SELECTED EXCERPT
****************************************
Binaural audio is perfect for VR. Binaural audio recordings, on the other hand, are not. Not at all.
Just as a stereo pair of videos gives us the illusion of a 3d view from exactly one perspective, but does not contain the information to let us know how the world looks if we move our head to the left, so too is a binaural recording a 3d illusion of sound without the information to tell us what the world sounds like from any other ear locations.
In stereo film and binaural recording, all the computation and 3d-ness happens in our brain without the recording having a 3d model or any idea what 3d is. With enough cameras on a camera ball, you could create an actual 3d point cloud of the world within camera view (assuming software that doesn’t quite exist yet). Or you can use a light-field camera to capture how all the light waves look from all the locations within some small space. Both those video options aren’t really viable solutions for VR video just yet, but 360 stereo video is good enough to make my brain happy.
What about sound? What are our options, and what is good enough?
Binaural recording is not good enough, but sound fields are easier to capture than light fields. You can do a decent job with a small tetrahedral mic array, which through some mathematics can model the sound field at that point.
This is known as ambisonics, and it’s a relatively open technology (most patents have expired), yet most people haven’t heard of it just as most people haven’t heard of binaural recording. The information can be stored in just 4 regular audio tracks (or more for higher-order ambisonics), which unlike normal audio formats doesn’t represent the sound that should come out of speakers, but the information for a sound field. This “B-format” audio can be decoded using good ol’ fashioned mathematics to a more standard tracks-that-should-play-out-of-speakers format, or basic stereo, or can turn into an equation for a spherical harmonic series (the place where that series truncates depends on the order of your ambisonics).
****************************************
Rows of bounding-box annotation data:
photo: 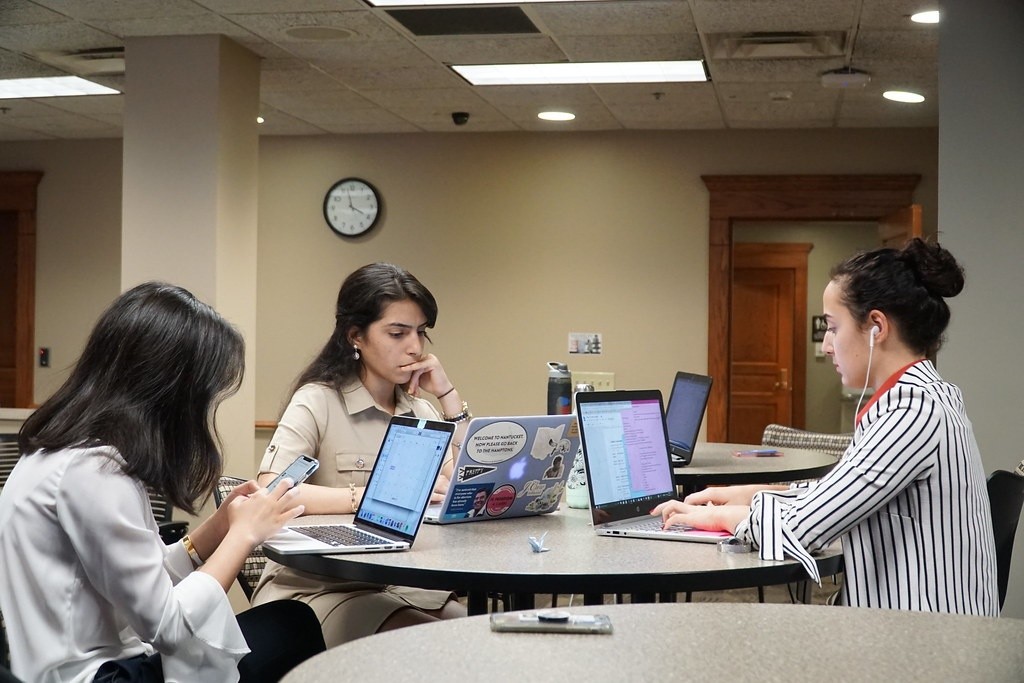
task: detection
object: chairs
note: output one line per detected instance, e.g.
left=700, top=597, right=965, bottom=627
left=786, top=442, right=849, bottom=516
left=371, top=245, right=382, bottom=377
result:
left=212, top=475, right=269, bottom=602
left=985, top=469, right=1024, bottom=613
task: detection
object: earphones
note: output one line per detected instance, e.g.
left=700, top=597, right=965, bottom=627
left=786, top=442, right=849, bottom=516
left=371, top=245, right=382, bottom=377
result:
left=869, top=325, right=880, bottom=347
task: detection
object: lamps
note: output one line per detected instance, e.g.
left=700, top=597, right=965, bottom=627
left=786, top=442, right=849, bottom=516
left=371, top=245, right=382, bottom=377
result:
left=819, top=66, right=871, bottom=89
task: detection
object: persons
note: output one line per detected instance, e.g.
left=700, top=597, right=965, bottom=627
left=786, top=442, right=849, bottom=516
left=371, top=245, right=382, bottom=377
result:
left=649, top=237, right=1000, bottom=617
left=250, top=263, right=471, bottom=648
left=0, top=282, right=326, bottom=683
****************************************
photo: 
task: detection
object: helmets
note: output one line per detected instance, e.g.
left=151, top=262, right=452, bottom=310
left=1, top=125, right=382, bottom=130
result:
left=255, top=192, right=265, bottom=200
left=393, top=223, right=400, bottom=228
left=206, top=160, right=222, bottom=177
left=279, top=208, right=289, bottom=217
****************************************
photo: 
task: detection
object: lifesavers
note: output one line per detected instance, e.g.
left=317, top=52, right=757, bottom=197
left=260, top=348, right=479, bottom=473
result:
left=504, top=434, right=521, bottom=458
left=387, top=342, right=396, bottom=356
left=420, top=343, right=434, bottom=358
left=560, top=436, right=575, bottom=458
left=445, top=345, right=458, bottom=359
****************************************
TASKS FOR THIS EXERCISE
A. Extract each line of the records that contains the string "object".
B. Resume the passage on VR audio recording, starting immediately after its final sentence.
The passage on VR audio and the records are independent materials that bear no relation to each other.

RESULTS BY TASK
A.
object: chairs
object: earphones
object: lamps
object: persons
object: helmets
object: lifesavers

B.
This technology has been around for a long time, but real-life uses are finicky. In a room full of speakers, the effect is only perfect in one location at the center of those speakers, even assuming you can get your specific speaker setup done properly and decode the sound for it, making it not practical even for home theaters. For pre-VR headphone uses, it has to become stereo anyway, so why bother. But with VR, you’re always at the exact center, and the stereo encoding can change in real time based on head-tracked rotations!
With just 4 small mics, there’s no way the sound field can perfectly simulate exactly what you’d hear as you move your human-sized head around a head-sized sphere. But is it good enough? Is it convincing in VR?
I don’t know, because I haven’t actually tried it in VR yet, which is why I’ve waited so long to post about it. But at some point it’s time to suck it up and write a post, with the promise to get back to you with results later.
Here’s some methods of VR video sound implementation I’ve encountered, from ourselves and others:
We recorded a concert, and assumed that at concerts everyone is used to sound being dislocated from musicians because it comes out of speakers, so we didn’t worry about head tracked audio. We wanted that nice binaural feeling of stuff happening all around you, so we made an ad-hoc dummy head out of a rhombic dodecahedron and modeling clay [right] and put it above the audience. The audience noise is constantly changing with no one specific source anyway, so it works.
We’ve also done videos with voiceovers, where the voice is supposed to float magically anyway, so whatever, head tracking! The locationless voiceover for The Relaxatron is supported by binaural sound clips of birds and stuff, so, it’s all good.
In our first VR talk show recording, rather than get fancy with audio, we assumed people would mostly be facing the couch and looking slightly back and forth between me and Emily. We simply created a regular stereo track of our vocals, no head tracking or anything, which creates a convincing illusion that we did something fancier, as long as you only behave as expected. We got feedback from someone who thought we were doing head-tracked sound, bwahaha!
3. Render different sound clips in locations in a 3d environment
In our VR Video Bubbles demo in Unity, various spheres textured with video were placed around a 3d environment. The sound for each video came from a virtual speaker placed where the narration was supposed to come from in the video. Unity’s integrated Oculus head tracking takes care of the 3d sound from there: walk towards the video bubble, hear the sound grow louder. Turn your head, and hear the sound pan around.
It would be trivial to place speakers in still locations on a video bubble, such as use the VR talk show as a spherical texture and then place each of our voice recordings where our heads usually are. Our locations are constant enough that this implementation would work well.
But we can do better!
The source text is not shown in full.